The point is that if the beautiful bride is not putting up her hand for marriage, then you can have a lot of suitors, but there won’t be a marriage
Speculations about many private banks looking to buy stake or merge with Axis Bank to benefit from its strong retail franchise are rife, but its chief executive Shikha Sharma tells Saloni Shukla and MC Govardhana Rangan in an interview that the bank can grow for years and keep delivering returns to shareholders as a standalone entity. Edited excerpts:
Q- We are hearing about Axis being a beautiful bride. Is Axis in play?
A- Why should Axis be in play? We have not been approached by anyone, so I don’t know where all these stories are coming from. There is absolutely no truth to this.
Q- You have been an investment banker yourself, and you know there’s always a possibility of people who are thinking along these lines…
A- Yes, but that doesn’t mean there’s anything happening right now, because something will happen only if there’s a real conversation or a formal proposal, and there is absolutely nothing of this sort going on. We haven’t been approached by anybody, and frankly for Axis at this point of time, there is so much to do.
We have always believed in the India story. I have now been with the bank for almost eight years. It has always been a strong franchise, and in the past eight years, we have only grown and strengthened that franchise. So, in the retail business, our market share on the deposit side has gone up from 2.5% to about 5%; in the retail assets, we have a 6% market share; in cards, we are 10%; and in mobile banking, we are 13%.
Q- So, you can grow on your own without benefits of merger?
A- Whenever we talk internally, we think we are in a sweet spot because when you have 1-2% market share, you don’t have relevance. When you get to 12-15% market share, you become big and finding growth faster than the industry becomes a bit tougher. So, at this point of time, doing anything inorganic would be a distraction for the bank. We are well capitalised, so we don’t have a shortage of capital, we have got the people and the process capability, and merger at this point of time therefore will be a complete distraction.
Q- You listed your strong business, franchise and distribution capabilities. Has that itself made you an attractive proposition for those who don’t have it?
A- That’s always nice to hear. It’s good to feel like a beautiful bride that everybody is aspiring for, but the point is that if the beautiful bride is not putting up her hand for marriage, then you can have a lot of suitors but there won’t be a marriage.
Q- If you have to wear your investment banker hat again, would you consider an inorganic growth proposal?
A- That’s a speculative question because there’s no such thing on the horizon, and, as I said, at this point of time, our clear focus is to grow and go after the opportunities that are important to the economy. The mergers work well if you are doing it for a synergy-value perspective. If you do it for a transaction value, most mergers do not pay off. In all, our chosen businesses, we have built capability so there aren’t any gaps. We think that scale for the sake of scale to take out costs is not the thesis that is right for us at this point of time.
Q- But what is the bank board’s opinion on the merger speculation?
A- We have a very active and a very professional board, so we have open conversations about everything and they know that nothing is happening.We are not a promoter-owned company, we cannot do a conversation without engaging with our board.The fact that there is no engagement with the board means that there’s no thought of this sort. We just had our strategy meeting in October and the board is pretty happy with the long-term vision we are pursuing.
Q- Are you open to another term in 2018?
A- That’s a decision the board of Axis Bank has to take and my job as the CEO is to make sure that there is alignment on the long-term goals of the bank and ensure that we have execution capabilities to deliver that. I take pride in building institutions which thrive after I have moved on. When the ICICI Prudential listing happened, I was very happy to see that the baby I had loved seven years ago was doing so well.

# # # # # # #

Goals
1. Answer from the Axis Bank interview:
(a) How long has the chief executive been with the bank?
(b) In what month did the bank hold its strategy meeting?
(c) Which listing made the chief executive happy to see how it had grown?
2. In the Axis Bank interview, rewrite the passage between "A- Whenever we" and "don’t have it?", inclusive, changing "distraction" to "diversion".
The entries that follow have nothing to do with the text.

Dataset rows

# # # # # # #

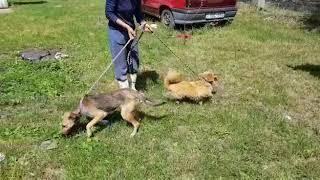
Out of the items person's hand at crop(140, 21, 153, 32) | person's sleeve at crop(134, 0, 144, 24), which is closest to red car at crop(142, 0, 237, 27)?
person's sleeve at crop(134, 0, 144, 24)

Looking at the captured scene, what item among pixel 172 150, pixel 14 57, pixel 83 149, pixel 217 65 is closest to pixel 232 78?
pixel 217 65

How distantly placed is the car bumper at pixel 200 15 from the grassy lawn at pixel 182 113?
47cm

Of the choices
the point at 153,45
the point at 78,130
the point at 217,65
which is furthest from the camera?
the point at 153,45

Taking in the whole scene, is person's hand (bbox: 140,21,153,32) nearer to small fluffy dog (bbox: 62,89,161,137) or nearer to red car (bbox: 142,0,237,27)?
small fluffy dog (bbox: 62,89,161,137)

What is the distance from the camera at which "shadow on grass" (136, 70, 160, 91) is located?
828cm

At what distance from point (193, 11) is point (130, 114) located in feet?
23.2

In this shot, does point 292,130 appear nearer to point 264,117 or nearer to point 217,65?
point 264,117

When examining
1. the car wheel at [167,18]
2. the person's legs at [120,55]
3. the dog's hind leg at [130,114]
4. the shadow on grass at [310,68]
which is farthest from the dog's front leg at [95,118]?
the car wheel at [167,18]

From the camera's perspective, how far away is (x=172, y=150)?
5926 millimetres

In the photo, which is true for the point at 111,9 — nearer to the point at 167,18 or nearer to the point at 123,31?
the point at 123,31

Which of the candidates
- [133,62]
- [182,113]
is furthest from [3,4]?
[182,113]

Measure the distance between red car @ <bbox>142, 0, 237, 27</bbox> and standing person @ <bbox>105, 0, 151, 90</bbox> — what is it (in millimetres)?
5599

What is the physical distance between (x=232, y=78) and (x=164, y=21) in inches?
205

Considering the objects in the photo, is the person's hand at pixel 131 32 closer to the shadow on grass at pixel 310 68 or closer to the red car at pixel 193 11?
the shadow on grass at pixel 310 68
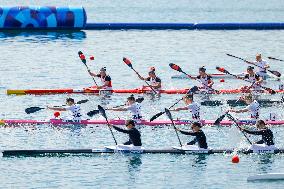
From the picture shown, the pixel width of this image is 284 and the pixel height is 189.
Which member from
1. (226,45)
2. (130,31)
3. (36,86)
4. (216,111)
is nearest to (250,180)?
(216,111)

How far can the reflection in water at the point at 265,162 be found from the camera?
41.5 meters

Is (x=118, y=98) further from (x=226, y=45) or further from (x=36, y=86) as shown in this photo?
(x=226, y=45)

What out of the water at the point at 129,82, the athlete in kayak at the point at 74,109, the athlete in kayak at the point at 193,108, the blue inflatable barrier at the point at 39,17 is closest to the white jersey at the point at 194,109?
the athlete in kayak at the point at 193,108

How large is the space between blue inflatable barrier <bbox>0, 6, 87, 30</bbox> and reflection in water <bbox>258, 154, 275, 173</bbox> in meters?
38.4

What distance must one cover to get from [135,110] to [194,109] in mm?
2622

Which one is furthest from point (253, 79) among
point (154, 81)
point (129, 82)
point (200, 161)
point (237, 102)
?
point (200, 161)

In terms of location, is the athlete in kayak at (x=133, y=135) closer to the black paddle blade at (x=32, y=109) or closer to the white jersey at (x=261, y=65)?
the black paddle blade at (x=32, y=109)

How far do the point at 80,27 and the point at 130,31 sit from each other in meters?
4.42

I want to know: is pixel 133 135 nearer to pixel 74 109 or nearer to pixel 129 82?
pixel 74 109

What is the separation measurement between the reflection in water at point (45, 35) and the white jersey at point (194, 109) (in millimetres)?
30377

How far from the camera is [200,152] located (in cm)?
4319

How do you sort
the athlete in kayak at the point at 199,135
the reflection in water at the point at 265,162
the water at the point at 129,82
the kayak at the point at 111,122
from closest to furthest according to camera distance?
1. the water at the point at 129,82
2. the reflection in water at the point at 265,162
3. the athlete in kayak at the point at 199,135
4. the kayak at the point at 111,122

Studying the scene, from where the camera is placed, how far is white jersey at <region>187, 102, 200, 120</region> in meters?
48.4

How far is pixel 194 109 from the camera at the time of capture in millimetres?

# # # # # # #

Correct answers
1.
(a) Almost eight years.
(b) October.
(c) The ICICI Prudential listing.

2.
A- Whenever we talk internally, we think we are in a sweet spot because when you have 1-2% market share, you don’t have relevance. When you get to 12-15% market share, you become big and finding growth faster than the industry becomes a bit tougher. So, at this point of time, doing anything inorganic would be a diversion for the bank. We are well capitalised, so we don’t have a shortage of capital, we have got the people and the process capability, and merger at this point of time therefore will be a complete diversion.
Q- You listed your strong business, franchise and distribution capabilities. Has that itself made you an attractive proposition for those who don’t have it?